Le jour du départ arrivait. La veille, ils restèrent plus longtemps que d’habitude dans la chambre sans lumière. Ils ne se parlaient pas. De temps en temps, Louisa gémissait: «Ah! mon Dieu!» Christophe tâchait d’occuper son attention des mille petits détails du déménagement du lendemain. Elle ne voulait pas se coucher. Il l’y obligea affectueusement. Mais lui-même, remonté dans sa chambre, ne se coucha pas avant longtemps. Penché à la fenêtre, il s’efforçait de percer l’obscurité, de voir une dernière fois les ténèbres mouvantes du fleuve, au pied de la maison. Il entendait le vent dans les grands arbres du jardin de Minna. Le ciel était noir. Nul passant dans la rue. Une pluie froide commençait à tomber. Les girouettes grinçaient. Dans une maison voisine, un enfant pleurait. La nuit pesait sur la terre, d’une tristesse écrasante. Les heures monotones, les demies et les quarts au timbre fêlé, s’égouttaient dans le silence morne, que ponctuait le bruit de la pluie sur les toits.
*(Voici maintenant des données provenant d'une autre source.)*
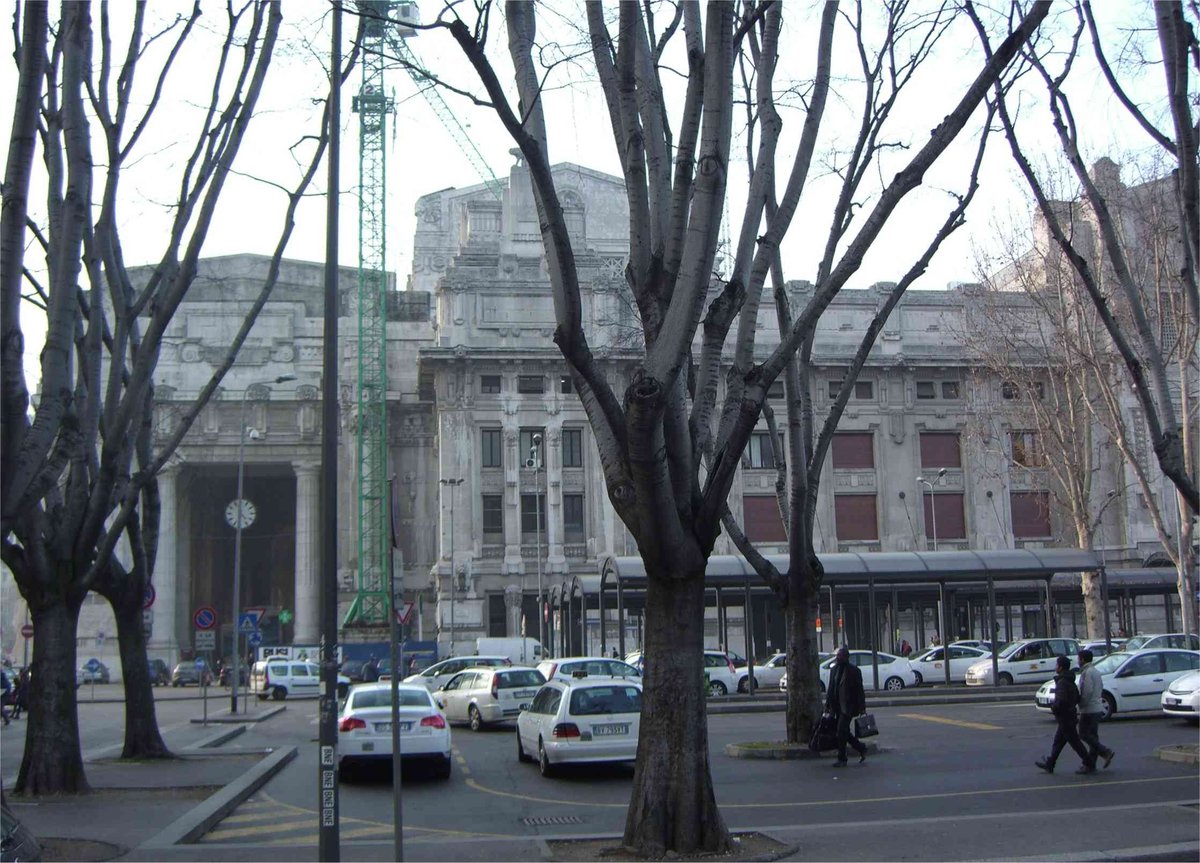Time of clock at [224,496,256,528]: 4:31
Comme Christophe se décidait enfin à se coucher, le cœur transi, il entendit la fenêtre au-dessous qui se fermait. Et, dans son lit, il pensa qu’il est cruel pour les pauvres gens de s’attacher au passé: car ils n’ont pas le droit d’avoir, comme les riches, un passé; ils n’ont pas de maison, pas un coin sur la terre où ils puissent abriter leurs souvenirs: leurs joies, leurs peines, tous leurs jours sont dispersés au vent.

*

Le lendemain, ils transportèrent, sous la pluie battante, leur pauvre mobilier dans le nouveau logis. Fischer, le vieux tapissier, leur avait prêté une charrette et son petit cheval; et il vint leur donner un coup de main. Mais ils ne purent emporter tous les meubles; car l’appartement où ils allaient était beaucoup plus étroit que l’ancien. Christophe dut décider sa mère à laisser les plus vieux et les plus inutiles. Ce ne fut pas sans peine; les moindres avaient du prix pour elle: une table boiteuse, une chaise brisée, elle ne voulait rien sacrifier. Il fallut que Fischer, fort de l’autorité que lui donnait sa vieille amitié avec grand-père, joignît sa voix grondeuse à celle de Christophe, et même que, bonhomme, et comprenant sa peine, il promit de lui conserver en dépôt quelques-uns de ces précieux débris pour le jour où elle pourrait les reprendre. Alors elle consentit à s’en séparer, avec déchirement.